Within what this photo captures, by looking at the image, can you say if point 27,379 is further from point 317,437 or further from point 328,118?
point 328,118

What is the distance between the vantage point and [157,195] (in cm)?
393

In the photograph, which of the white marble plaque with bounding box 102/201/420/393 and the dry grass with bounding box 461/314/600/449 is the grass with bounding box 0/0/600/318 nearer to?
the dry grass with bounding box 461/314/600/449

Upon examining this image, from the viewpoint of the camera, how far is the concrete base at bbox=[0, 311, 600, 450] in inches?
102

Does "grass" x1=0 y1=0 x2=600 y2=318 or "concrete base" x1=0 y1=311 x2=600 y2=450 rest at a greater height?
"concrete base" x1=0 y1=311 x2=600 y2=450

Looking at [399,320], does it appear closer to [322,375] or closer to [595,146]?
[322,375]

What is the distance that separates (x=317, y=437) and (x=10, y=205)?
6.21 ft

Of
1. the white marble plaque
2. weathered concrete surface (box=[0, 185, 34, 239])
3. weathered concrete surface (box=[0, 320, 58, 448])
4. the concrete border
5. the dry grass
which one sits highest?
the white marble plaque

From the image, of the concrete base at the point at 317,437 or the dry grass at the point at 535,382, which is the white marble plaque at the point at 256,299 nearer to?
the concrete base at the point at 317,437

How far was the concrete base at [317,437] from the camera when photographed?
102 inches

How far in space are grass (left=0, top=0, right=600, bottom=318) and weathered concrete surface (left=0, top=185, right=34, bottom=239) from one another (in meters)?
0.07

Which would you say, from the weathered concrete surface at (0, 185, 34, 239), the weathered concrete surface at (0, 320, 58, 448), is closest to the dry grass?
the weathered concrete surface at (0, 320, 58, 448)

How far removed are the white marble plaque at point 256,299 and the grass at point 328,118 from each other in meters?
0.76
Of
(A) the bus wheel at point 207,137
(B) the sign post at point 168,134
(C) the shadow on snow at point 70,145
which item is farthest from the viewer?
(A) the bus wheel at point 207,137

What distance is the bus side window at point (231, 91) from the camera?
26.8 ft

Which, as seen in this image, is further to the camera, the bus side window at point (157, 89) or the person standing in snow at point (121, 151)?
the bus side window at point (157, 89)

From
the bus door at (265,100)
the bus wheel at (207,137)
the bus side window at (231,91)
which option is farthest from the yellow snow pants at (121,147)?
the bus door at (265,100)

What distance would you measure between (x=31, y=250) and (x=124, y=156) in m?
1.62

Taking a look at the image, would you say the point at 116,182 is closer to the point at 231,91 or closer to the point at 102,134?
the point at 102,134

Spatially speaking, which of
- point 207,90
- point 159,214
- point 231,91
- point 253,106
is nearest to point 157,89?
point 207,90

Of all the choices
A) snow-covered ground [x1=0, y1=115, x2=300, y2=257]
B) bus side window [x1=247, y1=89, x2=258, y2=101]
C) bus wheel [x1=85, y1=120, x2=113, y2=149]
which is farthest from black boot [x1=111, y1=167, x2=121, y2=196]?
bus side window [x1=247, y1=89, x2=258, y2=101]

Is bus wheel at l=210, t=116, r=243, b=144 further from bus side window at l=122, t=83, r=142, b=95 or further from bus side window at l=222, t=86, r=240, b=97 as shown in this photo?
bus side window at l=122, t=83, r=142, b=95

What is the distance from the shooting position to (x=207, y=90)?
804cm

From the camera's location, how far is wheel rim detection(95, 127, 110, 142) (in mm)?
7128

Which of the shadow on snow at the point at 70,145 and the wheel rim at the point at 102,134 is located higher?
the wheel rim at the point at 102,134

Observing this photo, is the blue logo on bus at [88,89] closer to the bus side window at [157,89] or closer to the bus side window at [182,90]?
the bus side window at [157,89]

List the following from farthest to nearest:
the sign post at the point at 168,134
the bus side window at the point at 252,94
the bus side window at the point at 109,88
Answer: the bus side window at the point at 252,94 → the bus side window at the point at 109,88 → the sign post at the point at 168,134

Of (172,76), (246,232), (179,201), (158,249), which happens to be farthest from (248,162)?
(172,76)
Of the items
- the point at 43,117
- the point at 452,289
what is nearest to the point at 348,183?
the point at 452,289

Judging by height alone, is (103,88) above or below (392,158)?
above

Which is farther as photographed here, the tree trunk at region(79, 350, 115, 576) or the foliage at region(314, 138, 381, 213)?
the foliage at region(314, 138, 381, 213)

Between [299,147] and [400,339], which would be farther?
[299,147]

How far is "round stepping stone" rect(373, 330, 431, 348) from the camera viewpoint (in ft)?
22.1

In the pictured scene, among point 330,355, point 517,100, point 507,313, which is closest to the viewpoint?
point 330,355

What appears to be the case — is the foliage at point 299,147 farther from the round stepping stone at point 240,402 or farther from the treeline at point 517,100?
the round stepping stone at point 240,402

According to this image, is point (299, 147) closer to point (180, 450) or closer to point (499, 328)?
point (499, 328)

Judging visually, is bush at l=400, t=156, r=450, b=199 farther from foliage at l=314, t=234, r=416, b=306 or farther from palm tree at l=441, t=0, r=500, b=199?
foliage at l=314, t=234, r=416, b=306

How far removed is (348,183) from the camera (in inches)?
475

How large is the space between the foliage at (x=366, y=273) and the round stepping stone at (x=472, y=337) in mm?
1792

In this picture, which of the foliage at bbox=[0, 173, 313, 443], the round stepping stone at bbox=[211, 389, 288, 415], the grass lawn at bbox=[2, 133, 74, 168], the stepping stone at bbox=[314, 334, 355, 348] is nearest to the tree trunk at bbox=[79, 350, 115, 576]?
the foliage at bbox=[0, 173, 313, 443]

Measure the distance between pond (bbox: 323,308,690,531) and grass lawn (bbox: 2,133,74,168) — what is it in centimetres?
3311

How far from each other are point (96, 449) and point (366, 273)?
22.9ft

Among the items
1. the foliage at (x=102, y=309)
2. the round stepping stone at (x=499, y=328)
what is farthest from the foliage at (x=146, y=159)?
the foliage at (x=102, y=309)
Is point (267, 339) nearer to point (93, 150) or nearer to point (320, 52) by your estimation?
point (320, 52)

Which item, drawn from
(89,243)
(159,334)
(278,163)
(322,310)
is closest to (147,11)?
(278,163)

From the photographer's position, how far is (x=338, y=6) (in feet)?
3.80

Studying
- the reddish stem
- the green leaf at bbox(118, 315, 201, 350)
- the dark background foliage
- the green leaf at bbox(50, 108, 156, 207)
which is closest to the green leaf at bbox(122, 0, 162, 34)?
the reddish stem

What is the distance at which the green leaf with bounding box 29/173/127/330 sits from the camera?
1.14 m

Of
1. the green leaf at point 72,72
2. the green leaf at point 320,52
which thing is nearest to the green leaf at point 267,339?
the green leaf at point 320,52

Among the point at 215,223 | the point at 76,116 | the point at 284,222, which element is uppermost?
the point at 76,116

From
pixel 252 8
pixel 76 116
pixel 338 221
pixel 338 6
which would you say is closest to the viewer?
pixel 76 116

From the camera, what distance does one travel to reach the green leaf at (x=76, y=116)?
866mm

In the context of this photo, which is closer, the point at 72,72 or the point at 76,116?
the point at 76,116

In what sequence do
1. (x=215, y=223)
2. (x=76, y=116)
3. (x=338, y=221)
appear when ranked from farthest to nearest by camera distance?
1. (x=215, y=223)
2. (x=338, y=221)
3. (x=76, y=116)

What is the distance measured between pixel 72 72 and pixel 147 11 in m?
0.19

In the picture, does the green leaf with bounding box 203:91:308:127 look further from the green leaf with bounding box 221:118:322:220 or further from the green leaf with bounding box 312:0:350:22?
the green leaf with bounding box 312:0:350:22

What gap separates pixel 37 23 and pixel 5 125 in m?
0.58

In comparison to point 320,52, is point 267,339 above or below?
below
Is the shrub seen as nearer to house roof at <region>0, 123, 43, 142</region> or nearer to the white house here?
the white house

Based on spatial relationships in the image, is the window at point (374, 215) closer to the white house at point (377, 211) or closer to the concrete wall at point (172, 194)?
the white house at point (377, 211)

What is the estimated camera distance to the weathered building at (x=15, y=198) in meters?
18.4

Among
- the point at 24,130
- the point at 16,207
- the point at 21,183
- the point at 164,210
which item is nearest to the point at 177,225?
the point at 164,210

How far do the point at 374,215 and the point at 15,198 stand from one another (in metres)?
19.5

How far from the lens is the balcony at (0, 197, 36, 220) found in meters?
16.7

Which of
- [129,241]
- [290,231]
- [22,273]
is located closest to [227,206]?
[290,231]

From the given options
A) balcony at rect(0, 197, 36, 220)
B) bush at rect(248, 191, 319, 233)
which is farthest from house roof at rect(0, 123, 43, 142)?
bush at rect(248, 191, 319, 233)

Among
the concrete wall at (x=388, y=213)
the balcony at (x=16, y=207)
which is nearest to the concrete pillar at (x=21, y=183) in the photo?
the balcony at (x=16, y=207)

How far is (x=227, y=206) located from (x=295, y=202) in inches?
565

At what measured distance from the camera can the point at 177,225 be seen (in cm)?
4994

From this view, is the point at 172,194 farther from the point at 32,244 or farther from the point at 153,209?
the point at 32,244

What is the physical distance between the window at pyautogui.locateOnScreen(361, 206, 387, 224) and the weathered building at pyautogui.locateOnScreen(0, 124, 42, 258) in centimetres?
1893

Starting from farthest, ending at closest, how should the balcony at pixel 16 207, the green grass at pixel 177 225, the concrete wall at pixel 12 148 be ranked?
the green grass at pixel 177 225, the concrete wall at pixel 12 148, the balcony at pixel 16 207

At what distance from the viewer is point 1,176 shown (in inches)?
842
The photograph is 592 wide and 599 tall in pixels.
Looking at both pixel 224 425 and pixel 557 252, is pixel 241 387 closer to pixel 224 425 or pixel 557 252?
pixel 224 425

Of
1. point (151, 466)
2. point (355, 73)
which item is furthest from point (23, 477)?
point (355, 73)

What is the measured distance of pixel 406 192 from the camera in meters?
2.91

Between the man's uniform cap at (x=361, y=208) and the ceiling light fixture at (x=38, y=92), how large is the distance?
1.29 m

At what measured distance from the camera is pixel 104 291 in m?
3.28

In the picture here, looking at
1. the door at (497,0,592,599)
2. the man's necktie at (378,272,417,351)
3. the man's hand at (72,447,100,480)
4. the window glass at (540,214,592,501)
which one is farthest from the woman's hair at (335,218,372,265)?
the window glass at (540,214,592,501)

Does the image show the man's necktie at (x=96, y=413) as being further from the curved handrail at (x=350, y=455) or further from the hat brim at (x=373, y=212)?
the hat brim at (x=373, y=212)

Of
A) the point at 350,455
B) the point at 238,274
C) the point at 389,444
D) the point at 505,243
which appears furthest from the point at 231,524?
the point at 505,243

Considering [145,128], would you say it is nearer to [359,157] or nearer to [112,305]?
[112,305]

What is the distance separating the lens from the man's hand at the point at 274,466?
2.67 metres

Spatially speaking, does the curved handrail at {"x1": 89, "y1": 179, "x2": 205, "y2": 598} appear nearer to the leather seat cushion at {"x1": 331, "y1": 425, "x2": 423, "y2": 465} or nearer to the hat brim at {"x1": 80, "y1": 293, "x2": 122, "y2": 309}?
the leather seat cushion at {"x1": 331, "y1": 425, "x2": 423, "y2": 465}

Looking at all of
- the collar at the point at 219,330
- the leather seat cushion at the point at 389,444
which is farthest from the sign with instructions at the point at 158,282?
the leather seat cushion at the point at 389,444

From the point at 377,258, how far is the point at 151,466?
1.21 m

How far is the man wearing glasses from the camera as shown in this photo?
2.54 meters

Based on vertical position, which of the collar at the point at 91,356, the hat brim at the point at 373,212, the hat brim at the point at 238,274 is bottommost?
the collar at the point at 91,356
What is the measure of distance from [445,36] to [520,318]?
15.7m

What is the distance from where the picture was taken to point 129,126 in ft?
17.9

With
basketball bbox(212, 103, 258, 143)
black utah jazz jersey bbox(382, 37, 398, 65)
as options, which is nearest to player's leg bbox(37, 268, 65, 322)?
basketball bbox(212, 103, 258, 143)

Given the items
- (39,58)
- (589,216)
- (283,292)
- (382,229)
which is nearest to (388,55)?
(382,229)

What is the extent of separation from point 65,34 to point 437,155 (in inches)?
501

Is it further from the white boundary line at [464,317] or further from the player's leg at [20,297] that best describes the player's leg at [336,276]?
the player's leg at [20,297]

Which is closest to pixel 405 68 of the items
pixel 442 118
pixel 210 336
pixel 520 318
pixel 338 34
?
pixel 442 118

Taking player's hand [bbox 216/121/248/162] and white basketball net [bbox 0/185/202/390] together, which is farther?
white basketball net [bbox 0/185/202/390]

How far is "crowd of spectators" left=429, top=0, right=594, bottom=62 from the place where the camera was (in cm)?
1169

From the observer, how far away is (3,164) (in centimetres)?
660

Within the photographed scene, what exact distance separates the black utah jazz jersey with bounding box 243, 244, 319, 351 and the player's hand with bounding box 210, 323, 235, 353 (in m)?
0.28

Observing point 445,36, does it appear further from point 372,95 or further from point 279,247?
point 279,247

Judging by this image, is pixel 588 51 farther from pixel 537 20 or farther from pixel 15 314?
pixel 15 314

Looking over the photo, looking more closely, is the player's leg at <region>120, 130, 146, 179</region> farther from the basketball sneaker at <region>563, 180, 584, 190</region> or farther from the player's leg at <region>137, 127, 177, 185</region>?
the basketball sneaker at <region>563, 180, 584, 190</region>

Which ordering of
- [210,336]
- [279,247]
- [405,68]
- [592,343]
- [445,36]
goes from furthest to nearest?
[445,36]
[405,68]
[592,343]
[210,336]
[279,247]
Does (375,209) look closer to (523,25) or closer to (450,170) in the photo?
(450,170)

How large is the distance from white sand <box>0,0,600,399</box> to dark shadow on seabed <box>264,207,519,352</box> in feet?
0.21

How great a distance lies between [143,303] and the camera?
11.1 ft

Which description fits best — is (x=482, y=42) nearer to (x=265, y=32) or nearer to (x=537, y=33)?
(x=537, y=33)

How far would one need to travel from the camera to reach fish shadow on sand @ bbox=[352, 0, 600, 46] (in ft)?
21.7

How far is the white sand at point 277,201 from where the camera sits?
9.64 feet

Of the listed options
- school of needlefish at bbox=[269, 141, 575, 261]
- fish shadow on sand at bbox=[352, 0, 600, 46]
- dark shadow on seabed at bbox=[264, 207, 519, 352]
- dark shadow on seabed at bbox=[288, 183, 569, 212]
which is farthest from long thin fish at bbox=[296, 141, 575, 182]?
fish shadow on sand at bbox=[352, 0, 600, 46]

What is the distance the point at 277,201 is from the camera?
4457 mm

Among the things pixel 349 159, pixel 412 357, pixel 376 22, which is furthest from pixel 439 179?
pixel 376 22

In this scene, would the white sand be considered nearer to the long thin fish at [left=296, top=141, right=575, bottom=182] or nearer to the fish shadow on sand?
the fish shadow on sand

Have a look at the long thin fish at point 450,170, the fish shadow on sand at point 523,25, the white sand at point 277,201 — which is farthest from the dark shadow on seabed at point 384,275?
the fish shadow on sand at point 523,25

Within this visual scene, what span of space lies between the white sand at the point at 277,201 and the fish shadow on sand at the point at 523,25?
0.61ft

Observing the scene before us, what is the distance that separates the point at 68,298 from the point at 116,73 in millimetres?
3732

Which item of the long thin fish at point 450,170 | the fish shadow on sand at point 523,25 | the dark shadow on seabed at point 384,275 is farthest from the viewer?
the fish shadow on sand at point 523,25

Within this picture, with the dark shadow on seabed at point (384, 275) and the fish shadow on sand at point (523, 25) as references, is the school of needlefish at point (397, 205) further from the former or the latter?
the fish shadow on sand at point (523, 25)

### PROBLEM TO SOLVE
With the line containing "In this scene, would" as the first and the last line of the records as the final one, print exactly the lines in that span.

### FINAL ANSWER
In this scene, would the white sand be considered nearer to the long thin fish at [left=296, top=141, right=575, bottom=182] or nearer to the fish shadow on sand?
the fish shadow on sand

Have a look at the long thin fish at point 450,170, the fish shadow on sand at point 523,25, the white sand at point 277,201 — which is farthest from the dark shadow on seabed at point 384,275?
the fish shadow on sand at point 523,25

Within this visual scene, what span of space lies between the white sand at the point at 277,201 and the fish shadow on sand at the point at 523,25?
0.61ft

Observing the scene before us, what is the distance that separates the point at 68,298 from the point at 116,73 in millimetres?
3732

Which item of the long thin fish at point 450,170 | the fish shadow on sand at point 523,25 | the dark shadow on seabed at point 384,275 is farthest from the viewer?
the fish shadow on sand at point 523,25

Within this picture, with the dark shadow on seabed at point (384, 275) and the fish shadow on sand at point (523, 25) as references, is the school of needlefish at point (397, 205) further from the former or the latter?
the fish shadow on sand at point (523, 25)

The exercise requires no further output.